Like many other researchers involved in the space, Doench read the two studies highlighted in the recent report and published in the journal Nature Medicine. Instead of concluding that the technique causes cancer, Doench read the papers and thought it highlighted facts about how cells behave in response to perceived threats. Most of these facts were already fairly well-known.

"I'm honestly trying to figure out why this has generated such a response and I really can't," Doench said. "Everything I can see is just related to the stocks and finances and not in anyway related to the science."

Cells responding normally to a perceived threat

dna cut and paste crispr

Samantha Lee/Business Insider

The problem comes down to the basic biology of what happens in cells that encounter DNA damage.

To make changes to DNA, CRISPR breaks key parts of the strands that make up the genetic material in a cell. This cutting and slicing ability is why it's so powerful; previous tools for gene modification were limited by their inability to precisely target certain parts of a cell's DNA.

When anything - be it CRISPR or a disease or anything else - slices into genetic material, the "broken" cells try to patch themselves up in a process that's governed largely by a gene called p53.

If that fix-it gene starts to malfunction, it means cells can't self-repair. Cancer can occur as a result.

The recent papers did not reveal that editing the DNA of a cell with CRISPR damaged its fix-it genes. Instead, the process appeared to activate them, which is exactly what scientists would expect to happen with many kinds of gene-editing.

In other words, CRISPR turned on the self-repair process, and "the cell is responding as it should," Doench said."That doesn't mean p53 has been inactivated and these cells are now cancerous, it means the cell has done its job."

A tweet that Nature sent out on Tuesday afternoon with a link to one of the papers appeared to back up this interpretation, saying, "p53 defends against CRISPR-Cas9 genome editing."

Gaetan Burgio, a professor of genetics who studies CRISPR at the Australian National University, agreed, tweeting, "Beware exaggeration and overstated headlines. The papers say after CRISPR-Cas9 ... P53 signaling is activated. They don't say CRISPR could cause cancer."

Laboratory cells acquire all kinds of mutations, gene-editing or not

The scientists behind the two recent papers were looking out for another potentially disturbing consequence of using CRISPR on these cells: that their fix-it genes would be shut down after applying the tool - a result that would leave them vulnerable to mutations and cancer.

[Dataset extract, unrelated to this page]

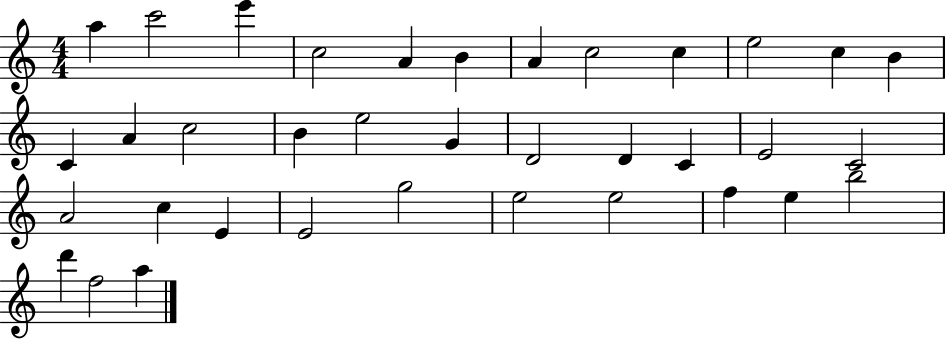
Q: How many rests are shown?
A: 0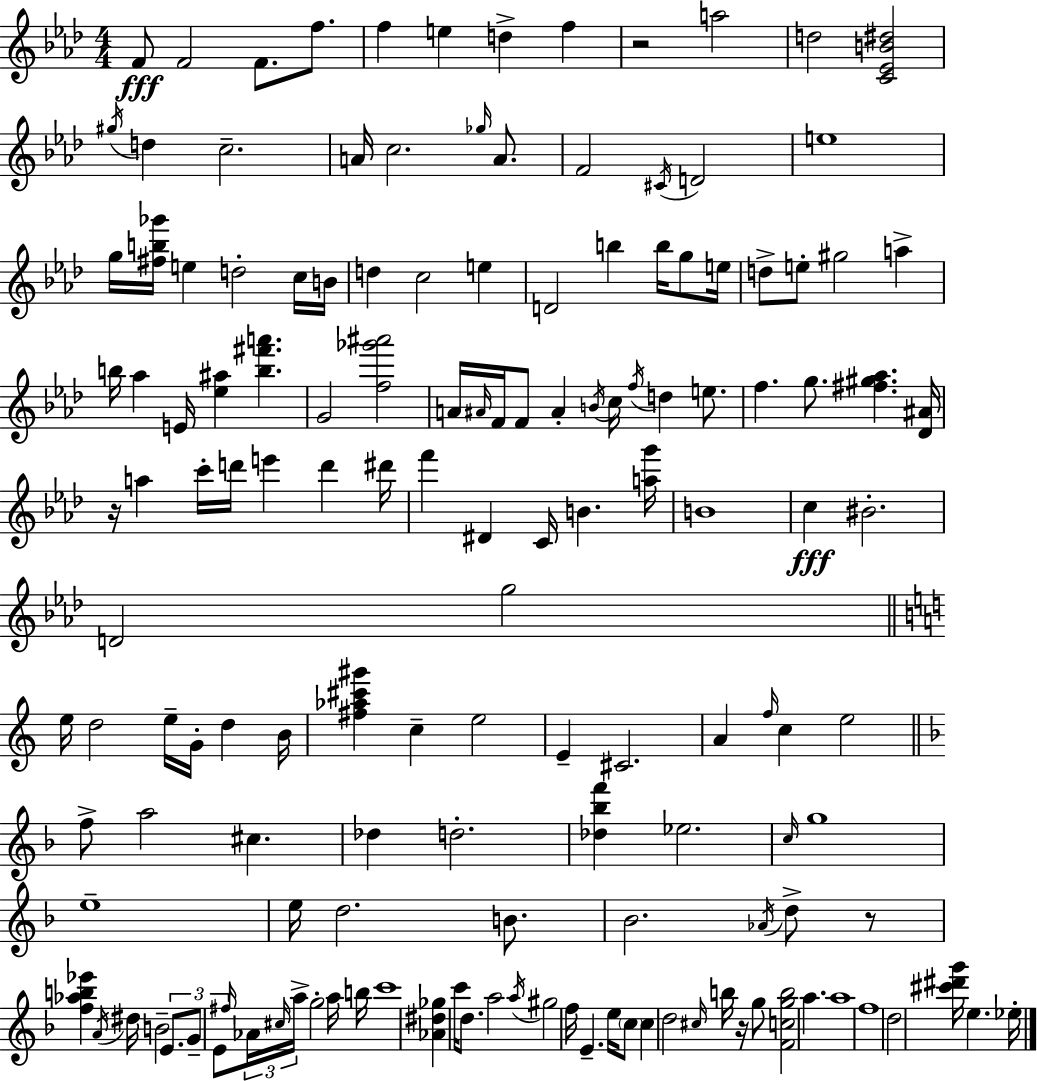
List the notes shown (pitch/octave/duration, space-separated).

F4/e F4/h F4/e. F5/e. F5/q E5/q D5/q F5/q R/h A5/h D5/h [C4,Eb4,B4,D#5]/h G#5/s D5/q C5/h. A4/s C5/h. Gb5/s A4/e. F4/h C#4/s D4/h E5/w G5/s [F#5,B5,Gb6]/s E5/q D5/h C5/s B4/s D5/q C5/h E5/q D4/h B5/q B5/s G5/e E5/s D5/e E5/e G#5/h A5/q B5/s Ab5/q E4/s [Eb5,A#5]/q [B5,F#6,A6]/q. G4/h [F5,Gb6,A#6]/h A4/s A#4/s F4/s F4/e A#4/q B4/s C5/s F5/s D5/q E5/e. F5/q. G5/e. [F#5,G#5,Ab5]/q. [Db4,A#4]/s R/s A5/q C6/s D6/s E6/q D6/q D#6/s F6/q D#4/q C4/s B4/q. [A5,G6]/s B4/w C5/q BIS4/h. D4/h G5/h E5/s D5/h E5/s G4/s D5/q B4/s [F#5,Ab5,C#6,G#6]/q C5/q E5/h E4/q C#4/h. A4/q F5/s C5/q E5/h F5/e A5/h C#5/q. Db5/q D5/h. [Db5,Bb5,F6]/q Eb5/h. C5/s G5/w E5/w E5/s D5/h. B4/e. Bb4/h. Ab4/s D5/e R/e [F5,Ab5,B5,Eb6]/q A4/s D#5/s B4/h E4/e. G4/e E4/e F#5/s Ab4/s C#5/s A5/s G5/h A5/s B5/s C6/w [Ab4,D#5,Gb5]/q C6/s D5/e. A5/h A5/s G#5/h F5/s E4/q. E5/s C5/e C5/q D5/h C#5/s B5/s R/s G5/e [F4,C5,G5,B5]/h A5/q. A5/w F5/w D5/h [C#6,D#6,G6]/s E5/q. Eb5/s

But that didn't happen either, according to the two papers. What did happen, however, is that the cells edited with CRISPR were more likely to have mutations on their fix-it genes. But that wasn't necessarily a result of CRISPR.

In fact, cells in labs have a tendency to acquire all kinds of mutations simply as a result of being in a lab. A 2017 paper published in Nature found, for example, that human embryonic stem cell lines frequently develop mutations without any kind of gene editing being done on them. Many of those mutations also happen to be on the p53, or fix-it, gene.

The last line of one of the most recent papers sums this idea up well, concluding that scientists who are developing techniques using CRISPR should closely monitor the function of the fix-it gene on the cells that they edit using the technique.

This is also something that most biologists - especially those who work in gene editing - already know. Other techniques like zinc finger nucleases, a type of gene editing that can lead to outcomes seen as similar to CRISPR, require keeping a close eye on the fix-it gene, too. That's a risk scientists are actively monitoring, not a unique issue presented by CRISPR.

"To anyone who would actually use gene editing, this was already baked into the cake," Doench said.